It should be clear to anyone who has lived, breathed and had their being in this country since the early 1990s that the International Financial Institutions have been trying relentlessly to shove their winner-take-all, neoliberal economic orthodoxy down our throats.
Indeed, many here have begun to repeat their mantras with a devotion of cult members fervently following a leader to doom. We are all too familiar with these well-worn shibboleths and euphemisms: more taxation is shrouded as “revenue enhancement”; making taxpayers pay for what they already pay for in taxes is “cost recovery”; those public goods and services already bought and paid for by taxes are “entitlements”.
Indeed, “structural adjustment” has a ring of reasonableness, logical inevitability, but has been anything but reasonable – slashing public spending, cutting salaries and benefits, and encouraging state-owned enterprises to be turned over to the private sector.
Even the label to which these structural adjustment policies are attached – the Washington Consensus – is a cynical nod to George Orwell’s 1984.
The World Bank has encouraged larger class sizes and school amalgamation in public education and private schools. The International Monetary Fund presses for privatisation, austerity and economic liberalisation (see also currency devaluation) that have resulted in unequal growth and social discontent.
And make no mistake – the linguistic shell game has not gone unnoticed here. We are in the middle of a structural adjustment programme rebranded as “Economic Recovery and Transformation”, wearing an acronym complete with an innocuous, Sesame Street characterisation – Bert.

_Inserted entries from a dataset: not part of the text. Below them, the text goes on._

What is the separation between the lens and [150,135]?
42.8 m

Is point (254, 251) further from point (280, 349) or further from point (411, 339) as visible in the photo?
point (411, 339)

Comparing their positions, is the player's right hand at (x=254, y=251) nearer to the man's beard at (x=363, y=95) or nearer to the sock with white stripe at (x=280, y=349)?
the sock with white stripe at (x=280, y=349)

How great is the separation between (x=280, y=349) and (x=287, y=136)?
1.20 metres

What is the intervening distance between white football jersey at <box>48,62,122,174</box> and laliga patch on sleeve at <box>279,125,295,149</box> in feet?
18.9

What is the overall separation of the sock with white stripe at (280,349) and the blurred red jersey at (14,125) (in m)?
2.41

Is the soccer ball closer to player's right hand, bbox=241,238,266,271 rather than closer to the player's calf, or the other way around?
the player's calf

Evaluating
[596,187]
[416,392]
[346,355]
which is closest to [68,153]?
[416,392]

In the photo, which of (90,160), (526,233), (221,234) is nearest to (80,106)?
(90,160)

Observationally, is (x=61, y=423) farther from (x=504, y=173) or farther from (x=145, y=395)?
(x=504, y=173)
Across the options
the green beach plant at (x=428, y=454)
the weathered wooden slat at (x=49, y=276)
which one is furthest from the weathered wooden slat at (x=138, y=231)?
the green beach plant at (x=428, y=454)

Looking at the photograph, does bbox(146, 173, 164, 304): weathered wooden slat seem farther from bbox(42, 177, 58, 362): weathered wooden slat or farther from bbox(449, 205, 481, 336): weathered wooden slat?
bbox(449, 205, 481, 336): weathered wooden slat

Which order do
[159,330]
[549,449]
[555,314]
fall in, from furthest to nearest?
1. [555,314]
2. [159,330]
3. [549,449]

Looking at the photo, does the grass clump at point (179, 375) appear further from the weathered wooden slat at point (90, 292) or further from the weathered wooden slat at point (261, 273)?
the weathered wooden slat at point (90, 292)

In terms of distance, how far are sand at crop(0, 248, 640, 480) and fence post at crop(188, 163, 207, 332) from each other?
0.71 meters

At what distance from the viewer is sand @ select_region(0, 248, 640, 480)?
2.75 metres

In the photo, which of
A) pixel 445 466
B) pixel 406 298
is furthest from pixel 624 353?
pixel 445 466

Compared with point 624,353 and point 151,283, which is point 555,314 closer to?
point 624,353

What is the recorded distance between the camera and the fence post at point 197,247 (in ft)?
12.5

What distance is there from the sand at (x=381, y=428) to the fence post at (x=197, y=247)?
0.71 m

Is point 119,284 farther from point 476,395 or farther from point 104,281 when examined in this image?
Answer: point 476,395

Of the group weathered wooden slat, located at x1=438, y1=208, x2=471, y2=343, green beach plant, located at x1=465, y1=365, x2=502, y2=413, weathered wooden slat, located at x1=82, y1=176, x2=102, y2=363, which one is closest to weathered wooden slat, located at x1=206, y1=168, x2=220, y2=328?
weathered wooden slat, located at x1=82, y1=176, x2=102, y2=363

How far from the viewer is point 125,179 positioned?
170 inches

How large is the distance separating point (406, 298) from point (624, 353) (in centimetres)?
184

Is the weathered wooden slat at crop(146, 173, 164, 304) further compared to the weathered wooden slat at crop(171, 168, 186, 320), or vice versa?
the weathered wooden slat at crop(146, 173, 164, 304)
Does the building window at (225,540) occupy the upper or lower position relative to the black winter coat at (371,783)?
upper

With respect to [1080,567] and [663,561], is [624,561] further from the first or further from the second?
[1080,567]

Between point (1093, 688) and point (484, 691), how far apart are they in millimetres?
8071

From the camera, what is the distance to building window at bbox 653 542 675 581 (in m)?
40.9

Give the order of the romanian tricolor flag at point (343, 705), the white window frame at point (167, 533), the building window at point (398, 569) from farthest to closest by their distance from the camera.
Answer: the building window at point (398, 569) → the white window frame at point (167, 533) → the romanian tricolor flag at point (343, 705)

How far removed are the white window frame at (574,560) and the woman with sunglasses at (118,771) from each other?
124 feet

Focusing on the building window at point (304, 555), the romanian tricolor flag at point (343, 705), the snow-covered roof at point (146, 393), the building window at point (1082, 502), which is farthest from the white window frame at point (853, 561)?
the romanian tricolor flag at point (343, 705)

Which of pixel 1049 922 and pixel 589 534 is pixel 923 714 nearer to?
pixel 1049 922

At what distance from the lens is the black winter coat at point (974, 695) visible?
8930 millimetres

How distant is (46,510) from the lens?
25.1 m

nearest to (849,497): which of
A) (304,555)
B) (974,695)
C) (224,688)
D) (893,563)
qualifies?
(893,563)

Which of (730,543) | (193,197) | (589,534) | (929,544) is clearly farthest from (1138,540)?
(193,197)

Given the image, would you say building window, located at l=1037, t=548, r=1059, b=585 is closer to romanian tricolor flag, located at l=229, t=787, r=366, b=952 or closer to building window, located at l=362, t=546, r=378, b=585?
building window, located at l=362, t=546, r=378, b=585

Now, after decades of resistance, we have succumbed finally to one of the latest structural adjustment blows, by word and deed; it is the concept of paying “user fees” for public services. In effect, you get the privilege of being provided that which you already paid for, twice if not thrice, through income tax and indirect taxation.
Back in 1991, the IMF suggested that we pay full price for all public services, from housing to health care to education. For the IMF, public services should only be free at the point of delivery to those flatly unable to pay for them. A mean income inequality has emerged, propelled by a meanness in public policy and mean public opinion that embraces selfishness.
But now, even those who advocated making us all pay for the services our tax dollars already buy have been silenced by the crude, crushing weight of fees, levies and taxes.
Perhaps the most egregious of these has been the Garbage and Sewage “Contribution”. No one who has seen water rates grow by over 60 per cent during the last administration should draw comfort in paying double the quantum of their water bill for waste management under this regime.
We might not have approved of the brief taxpayer revolt against the waste tax but we understand the sticker shock that water authority customers received in their GSC-added bills.
The administration has said nothing but the message in the sheer level of this add-on user fee is unambiguous – Barbadians are expected to pay – twice -for the bulk of the Sanitation Services Authority and the Bridgetown and South Coast sewage systems.
Like the rise in the VAT from 15 per cent to 17.5 per cent, we have little confidence that the Government has in mind any shelf-life for this levy. That which is temporary becomes, by custom, usage and tradition, permanent.
We beg to differ.
The doubling and tripling of BWA bills is an ugly grab at the purse strings of an overtaxed population. We do believe that Barbadians are willing to pay more but not to receive less and less. The bonanza that the GSC has reaped for the Government should not merely be enough to buy second-hand trucks, which are then subjected to rough driving and careless handling, poor maintenance and a lack of spare parts.
We are convinced that there is more than enough to pay for a comprehensive waste management system, including waste separation, recycling and perhaps even viable waste-to-energy solutions such as biogas.
To reduce the waste tax to a cash grab to outfit the SSA with a new fleet of old trucks and fix a sewage system that was doomed by poor planning and lax maintenance is to throw good money after bad.
This, too, is unsustainable.
We say to Government, put a shelf-life on the so-called Garbage and Sewage Contribution, reduce its fat, ugly rate, show us where the money is going, and bin this tax sooner rather than later.